What this task involves >> Search the listing below for the word "about" and copy each line that holds it.

Exercise data >>
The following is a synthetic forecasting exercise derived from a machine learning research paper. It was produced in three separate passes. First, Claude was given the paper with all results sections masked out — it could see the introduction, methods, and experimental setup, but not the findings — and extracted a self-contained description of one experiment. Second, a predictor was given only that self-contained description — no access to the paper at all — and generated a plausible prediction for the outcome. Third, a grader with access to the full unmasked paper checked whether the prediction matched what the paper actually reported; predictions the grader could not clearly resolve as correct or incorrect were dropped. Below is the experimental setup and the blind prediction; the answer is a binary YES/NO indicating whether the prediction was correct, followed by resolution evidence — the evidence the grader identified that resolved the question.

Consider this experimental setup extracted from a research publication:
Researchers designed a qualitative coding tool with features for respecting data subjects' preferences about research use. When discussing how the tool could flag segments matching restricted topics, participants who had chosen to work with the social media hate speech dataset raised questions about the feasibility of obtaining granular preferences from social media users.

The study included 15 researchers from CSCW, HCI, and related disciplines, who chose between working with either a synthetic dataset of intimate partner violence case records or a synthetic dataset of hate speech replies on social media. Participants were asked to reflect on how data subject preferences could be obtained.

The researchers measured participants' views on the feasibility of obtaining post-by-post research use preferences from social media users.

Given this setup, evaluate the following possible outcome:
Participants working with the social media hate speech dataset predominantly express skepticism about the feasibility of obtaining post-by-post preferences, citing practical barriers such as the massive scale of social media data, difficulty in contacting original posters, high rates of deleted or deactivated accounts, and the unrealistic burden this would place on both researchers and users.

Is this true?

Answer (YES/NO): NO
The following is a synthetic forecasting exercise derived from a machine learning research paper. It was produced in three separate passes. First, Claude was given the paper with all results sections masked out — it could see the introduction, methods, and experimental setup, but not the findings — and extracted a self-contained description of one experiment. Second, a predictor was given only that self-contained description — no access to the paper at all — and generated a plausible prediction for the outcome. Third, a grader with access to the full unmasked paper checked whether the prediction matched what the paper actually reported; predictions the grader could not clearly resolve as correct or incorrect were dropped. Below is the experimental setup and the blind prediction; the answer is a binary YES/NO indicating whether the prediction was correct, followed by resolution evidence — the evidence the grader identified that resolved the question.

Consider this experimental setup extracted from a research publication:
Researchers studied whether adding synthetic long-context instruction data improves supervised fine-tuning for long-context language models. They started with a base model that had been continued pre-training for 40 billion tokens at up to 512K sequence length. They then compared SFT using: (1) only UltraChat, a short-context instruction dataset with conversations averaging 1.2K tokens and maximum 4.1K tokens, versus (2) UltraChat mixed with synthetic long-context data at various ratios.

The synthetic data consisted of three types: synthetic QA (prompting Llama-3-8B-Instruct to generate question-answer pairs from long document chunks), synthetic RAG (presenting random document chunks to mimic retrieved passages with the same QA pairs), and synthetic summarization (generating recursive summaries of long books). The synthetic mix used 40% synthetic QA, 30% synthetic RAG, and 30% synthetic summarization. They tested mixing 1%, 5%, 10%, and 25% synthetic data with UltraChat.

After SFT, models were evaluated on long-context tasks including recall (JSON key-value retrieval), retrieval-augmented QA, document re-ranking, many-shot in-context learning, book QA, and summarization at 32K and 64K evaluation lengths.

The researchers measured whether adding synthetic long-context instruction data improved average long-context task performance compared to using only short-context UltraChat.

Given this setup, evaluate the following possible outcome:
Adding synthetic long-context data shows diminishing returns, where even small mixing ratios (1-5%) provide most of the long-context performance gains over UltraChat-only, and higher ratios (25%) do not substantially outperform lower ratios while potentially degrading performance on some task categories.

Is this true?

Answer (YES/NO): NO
==
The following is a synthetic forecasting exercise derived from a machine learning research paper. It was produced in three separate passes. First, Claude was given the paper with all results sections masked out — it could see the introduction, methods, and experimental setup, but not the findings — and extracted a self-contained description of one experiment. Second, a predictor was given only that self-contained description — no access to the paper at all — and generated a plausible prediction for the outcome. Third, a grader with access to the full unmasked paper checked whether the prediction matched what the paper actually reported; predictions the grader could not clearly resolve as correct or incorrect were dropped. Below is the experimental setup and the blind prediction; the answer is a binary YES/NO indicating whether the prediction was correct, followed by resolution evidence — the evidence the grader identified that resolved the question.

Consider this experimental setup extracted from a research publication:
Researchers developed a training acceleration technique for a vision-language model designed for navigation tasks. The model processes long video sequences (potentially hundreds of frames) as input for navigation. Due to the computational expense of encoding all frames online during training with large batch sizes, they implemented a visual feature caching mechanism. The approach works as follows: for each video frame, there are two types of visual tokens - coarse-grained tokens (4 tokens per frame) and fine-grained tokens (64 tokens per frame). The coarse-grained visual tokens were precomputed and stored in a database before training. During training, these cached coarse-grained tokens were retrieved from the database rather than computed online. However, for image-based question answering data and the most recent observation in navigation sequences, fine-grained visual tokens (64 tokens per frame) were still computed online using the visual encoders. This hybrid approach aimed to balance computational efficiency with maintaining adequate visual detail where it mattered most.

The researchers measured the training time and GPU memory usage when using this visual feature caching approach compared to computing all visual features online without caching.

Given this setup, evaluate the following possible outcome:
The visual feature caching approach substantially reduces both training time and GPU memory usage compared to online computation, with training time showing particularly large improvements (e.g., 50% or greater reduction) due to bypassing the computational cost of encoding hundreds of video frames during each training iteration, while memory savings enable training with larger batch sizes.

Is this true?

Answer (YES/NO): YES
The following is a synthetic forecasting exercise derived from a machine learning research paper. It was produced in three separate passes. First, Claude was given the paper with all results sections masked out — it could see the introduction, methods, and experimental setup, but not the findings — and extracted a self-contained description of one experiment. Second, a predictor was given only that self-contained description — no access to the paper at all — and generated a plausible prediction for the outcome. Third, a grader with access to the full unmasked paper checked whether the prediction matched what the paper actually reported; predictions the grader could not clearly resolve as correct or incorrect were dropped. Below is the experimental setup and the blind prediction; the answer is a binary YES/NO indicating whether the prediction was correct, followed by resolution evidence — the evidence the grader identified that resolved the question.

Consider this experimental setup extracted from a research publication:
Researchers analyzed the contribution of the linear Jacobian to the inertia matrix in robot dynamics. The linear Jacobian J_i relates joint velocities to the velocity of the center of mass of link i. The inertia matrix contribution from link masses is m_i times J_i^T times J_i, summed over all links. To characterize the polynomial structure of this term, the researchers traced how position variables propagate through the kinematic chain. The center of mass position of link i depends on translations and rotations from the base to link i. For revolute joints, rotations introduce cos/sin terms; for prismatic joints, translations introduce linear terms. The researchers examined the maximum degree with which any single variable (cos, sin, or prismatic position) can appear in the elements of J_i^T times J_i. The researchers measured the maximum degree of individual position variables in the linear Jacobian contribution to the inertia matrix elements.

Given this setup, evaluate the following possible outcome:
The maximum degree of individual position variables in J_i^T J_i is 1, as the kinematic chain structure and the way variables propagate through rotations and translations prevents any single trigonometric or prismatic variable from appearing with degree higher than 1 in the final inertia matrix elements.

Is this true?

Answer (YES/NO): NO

Output of the exercise >>
Researchers designed a qualitative coding tool with features for respecting data subjects' preferences about research use. When discussing how the tool could flag segments matching restricted topics, participants who had chosen to work with the social media hate speech dataset raised questions about the feasibility of obtaining granular preferences from social media users.
Participants working with the social media hate speech dataset predominantly express skepticism about the feasibility of obtaining post-by-post preferences, citing practical barriers such as the massive scale of social media data, difficulty in contacting original posters, high rates of deleted or deactivated accounts, and the unrealistic burden this would place on both researchers and users.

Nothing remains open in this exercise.